-- Start of Material shown --

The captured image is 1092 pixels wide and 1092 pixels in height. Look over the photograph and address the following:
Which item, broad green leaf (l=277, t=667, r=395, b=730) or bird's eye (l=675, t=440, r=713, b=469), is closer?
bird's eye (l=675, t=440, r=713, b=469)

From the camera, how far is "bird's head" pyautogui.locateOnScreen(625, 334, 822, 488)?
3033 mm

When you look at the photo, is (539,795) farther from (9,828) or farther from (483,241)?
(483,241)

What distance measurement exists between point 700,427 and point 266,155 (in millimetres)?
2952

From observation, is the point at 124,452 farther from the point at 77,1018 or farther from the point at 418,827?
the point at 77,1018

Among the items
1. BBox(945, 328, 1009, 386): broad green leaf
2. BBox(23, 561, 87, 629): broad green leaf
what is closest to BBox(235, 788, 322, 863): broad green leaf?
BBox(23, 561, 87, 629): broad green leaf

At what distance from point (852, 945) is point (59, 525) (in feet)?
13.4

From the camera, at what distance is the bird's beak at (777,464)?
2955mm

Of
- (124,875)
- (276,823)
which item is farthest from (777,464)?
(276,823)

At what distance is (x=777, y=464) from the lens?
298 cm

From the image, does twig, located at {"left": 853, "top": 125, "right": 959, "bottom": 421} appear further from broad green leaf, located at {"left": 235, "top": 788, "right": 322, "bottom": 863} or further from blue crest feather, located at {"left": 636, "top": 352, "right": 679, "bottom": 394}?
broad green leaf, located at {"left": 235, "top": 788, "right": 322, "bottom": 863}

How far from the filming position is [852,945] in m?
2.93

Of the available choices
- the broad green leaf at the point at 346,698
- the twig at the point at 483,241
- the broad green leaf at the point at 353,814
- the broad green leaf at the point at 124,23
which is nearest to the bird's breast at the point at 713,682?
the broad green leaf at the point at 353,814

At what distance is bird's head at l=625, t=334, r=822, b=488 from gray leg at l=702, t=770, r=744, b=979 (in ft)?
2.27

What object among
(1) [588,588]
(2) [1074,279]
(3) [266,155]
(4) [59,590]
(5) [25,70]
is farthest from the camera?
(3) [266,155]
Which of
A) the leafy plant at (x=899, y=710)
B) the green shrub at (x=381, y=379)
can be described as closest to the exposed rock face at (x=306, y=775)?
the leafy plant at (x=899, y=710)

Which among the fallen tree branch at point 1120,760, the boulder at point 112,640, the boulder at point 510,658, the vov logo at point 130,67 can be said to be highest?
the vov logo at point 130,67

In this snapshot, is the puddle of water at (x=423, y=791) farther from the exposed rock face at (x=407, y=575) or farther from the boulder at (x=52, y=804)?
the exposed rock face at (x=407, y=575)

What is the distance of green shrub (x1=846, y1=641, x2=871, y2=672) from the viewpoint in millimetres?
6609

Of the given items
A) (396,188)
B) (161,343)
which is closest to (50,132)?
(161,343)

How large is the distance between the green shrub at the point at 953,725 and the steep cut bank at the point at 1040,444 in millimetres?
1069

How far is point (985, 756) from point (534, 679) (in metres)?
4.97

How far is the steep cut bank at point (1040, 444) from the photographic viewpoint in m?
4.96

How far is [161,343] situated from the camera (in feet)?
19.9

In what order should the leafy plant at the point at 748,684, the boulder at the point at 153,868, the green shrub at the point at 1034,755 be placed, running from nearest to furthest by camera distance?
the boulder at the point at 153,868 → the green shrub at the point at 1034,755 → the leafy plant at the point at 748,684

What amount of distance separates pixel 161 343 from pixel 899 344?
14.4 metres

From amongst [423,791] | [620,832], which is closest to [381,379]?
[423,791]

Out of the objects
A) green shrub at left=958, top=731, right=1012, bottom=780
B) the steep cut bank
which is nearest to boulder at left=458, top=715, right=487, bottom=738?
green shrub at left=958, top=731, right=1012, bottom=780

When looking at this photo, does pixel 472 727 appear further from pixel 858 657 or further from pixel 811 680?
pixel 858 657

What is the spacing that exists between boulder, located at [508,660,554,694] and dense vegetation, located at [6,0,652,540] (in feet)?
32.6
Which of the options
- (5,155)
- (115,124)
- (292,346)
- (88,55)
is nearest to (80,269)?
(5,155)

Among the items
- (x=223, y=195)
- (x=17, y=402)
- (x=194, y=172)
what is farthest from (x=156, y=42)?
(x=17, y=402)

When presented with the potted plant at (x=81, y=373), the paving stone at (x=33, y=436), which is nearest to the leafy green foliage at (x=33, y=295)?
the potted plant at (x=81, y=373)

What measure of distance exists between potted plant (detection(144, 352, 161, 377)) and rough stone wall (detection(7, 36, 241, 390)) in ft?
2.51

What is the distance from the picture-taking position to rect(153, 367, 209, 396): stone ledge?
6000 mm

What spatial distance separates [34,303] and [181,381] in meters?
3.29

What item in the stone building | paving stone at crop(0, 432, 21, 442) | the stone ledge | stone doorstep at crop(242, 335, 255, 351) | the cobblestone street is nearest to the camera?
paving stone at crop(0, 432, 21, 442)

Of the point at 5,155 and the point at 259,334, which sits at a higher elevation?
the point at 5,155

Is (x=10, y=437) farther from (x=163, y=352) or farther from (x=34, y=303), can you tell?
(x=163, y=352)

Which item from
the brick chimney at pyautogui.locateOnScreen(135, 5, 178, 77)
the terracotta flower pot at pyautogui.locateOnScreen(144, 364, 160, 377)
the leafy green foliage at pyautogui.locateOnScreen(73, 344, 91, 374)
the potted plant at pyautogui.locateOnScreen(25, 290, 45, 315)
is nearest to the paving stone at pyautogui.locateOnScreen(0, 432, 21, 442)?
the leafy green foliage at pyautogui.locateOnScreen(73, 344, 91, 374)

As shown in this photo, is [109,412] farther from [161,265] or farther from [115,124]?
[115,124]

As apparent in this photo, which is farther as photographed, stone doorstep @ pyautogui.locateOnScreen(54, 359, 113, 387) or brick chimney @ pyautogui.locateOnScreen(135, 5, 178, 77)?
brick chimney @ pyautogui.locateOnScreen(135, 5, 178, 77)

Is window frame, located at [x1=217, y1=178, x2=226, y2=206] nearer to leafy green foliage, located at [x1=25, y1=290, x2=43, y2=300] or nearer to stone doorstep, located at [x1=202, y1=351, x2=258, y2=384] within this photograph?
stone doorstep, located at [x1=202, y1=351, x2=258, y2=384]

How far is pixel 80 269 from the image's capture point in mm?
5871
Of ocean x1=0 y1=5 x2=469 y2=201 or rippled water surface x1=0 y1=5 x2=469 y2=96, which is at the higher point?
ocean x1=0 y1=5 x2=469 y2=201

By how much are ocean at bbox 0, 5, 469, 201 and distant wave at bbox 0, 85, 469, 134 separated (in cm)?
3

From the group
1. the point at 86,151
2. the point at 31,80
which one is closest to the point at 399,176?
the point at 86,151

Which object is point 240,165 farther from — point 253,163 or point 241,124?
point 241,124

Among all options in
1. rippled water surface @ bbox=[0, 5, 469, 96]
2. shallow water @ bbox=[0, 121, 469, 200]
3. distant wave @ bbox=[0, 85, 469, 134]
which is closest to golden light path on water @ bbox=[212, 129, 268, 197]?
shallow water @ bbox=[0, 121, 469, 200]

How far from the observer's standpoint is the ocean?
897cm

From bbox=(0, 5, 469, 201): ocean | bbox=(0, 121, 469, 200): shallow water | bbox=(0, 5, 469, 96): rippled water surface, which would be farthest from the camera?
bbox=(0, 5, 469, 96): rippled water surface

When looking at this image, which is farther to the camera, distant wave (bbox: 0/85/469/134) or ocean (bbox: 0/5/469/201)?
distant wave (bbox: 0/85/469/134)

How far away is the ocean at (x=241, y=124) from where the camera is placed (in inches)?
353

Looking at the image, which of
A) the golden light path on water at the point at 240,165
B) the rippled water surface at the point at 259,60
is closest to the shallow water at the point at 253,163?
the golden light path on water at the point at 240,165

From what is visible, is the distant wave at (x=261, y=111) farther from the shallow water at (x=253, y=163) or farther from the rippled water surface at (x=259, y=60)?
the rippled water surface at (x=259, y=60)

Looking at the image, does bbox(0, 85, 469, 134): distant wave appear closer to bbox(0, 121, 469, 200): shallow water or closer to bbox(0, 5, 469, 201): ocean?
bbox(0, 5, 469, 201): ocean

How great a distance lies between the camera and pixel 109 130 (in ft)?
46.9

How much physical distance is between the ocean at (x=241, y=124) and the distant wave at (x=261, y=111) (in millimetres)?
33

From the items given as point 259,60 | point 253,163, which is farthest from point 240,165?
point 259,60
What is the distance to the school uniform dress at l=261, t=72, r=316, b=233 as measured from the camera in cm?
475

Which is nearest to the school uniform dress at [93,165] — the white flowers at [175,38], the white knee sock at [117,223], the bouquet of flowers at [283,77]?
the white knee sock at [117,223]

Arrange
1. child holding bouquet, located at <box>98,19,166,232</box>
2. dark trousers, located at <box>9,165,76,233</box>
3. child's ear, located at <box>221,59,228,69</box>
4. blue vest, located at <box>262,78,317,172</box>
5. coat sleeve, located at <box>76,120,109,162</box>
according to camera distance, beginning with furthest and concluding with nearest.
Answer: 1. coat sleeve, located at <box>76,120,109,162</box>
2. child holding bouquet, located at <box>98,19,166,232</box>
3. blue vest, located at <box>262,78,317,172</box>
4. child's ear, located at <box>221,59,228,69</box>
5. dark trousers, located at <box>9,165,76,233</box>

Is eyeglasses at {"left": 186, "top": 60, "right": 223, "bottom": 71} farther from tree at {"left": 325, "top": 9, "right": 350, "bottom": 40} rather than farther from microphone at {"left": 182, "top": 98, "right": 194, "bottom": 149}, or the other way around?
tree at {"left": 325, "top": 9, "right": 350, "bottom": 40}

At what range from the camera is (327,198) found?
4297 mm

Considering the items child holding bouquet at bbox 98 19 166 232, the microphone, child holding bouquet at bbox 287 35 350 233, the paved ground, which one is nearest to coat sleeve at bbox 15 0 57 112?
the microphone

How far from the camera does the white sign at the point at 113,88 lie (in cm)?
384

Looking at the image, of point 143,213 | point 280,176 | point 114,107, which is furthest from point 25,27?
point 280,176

-- End of Material shown --

**Short task:**
Reproduce the stretch of the records from the line containing "How much physical" through the end of the records, word for word.

**Expected output:**
How much physical distance is between the ocean at (x=241, y=124) and the distant wave at (x=261, y=111) (in millimetres)?
33

From the items given as point 259,60 | point 253,163, which is farthest from point 240,165?
point 259,60
What is the distance to the school uniform dress at l=261, t=72, r=316, b=233 as measured from the camera in cm?
475

Which is nearest to the school uniform dress at [93,165] — the white flowers at [175,38], the white knee sock at [117,223], the bouquet of flowers at [283,77]?
the white knee sock at [117,223]

Arrange
1. child holding bouquet, located at <box>98,19,166,232</box>
2. dark trousers, located at <box>9,165,76,233</box>
3. child's ear, located at <box>221,59,228,69</box>
4. blue vest, located at <box>262,78,317,172</box>
5. coat sleeve, located at <box>76,120,109,162</box>
according to camera distance, beginning with furthest and concluding with nearest.
Answer: 1. coat sleeve, located at <box>76,120,109,162</box>
2. child holding bouquet, located at <box>98,19,166,232</box>
3. blue vest, located at <box>262,78,317,172</box>
4. child's ear, located at <box>221,59,228,69</box>
5. dark trousers, located at <box>9,165,76,233</box>

Is eyeglasses at {"left": 186, "top": 60, "right": 223, "bottom": 71} farther from tree at {"left": 325, "top": 9, "right": 350, "bottom": 40} rather than farther from microphone at {"left": 182, "top": 98, "right": 194, "bottom": 149}, or the other way around?
tree at {"left": 325, "top": 9, "right": 350, "bottom": 40}

At what range from the camera is (327,198) found?
4297 mm

Considering the items child holding bouquet at bbox 98 19 166 232, the microphone, child holding bouquet at bbox 287 35 350 233, the paved ground, which one is nearest to coat sleeve at bbox 15 0 57 112?
the microphone

How far from the camera does the white sign at the point at 113,88 lie (in cm)?
384

Looking at the image, of point 143,213 | point 280,176 | point 114,107, which is furthest from point 25,27?
point 280,176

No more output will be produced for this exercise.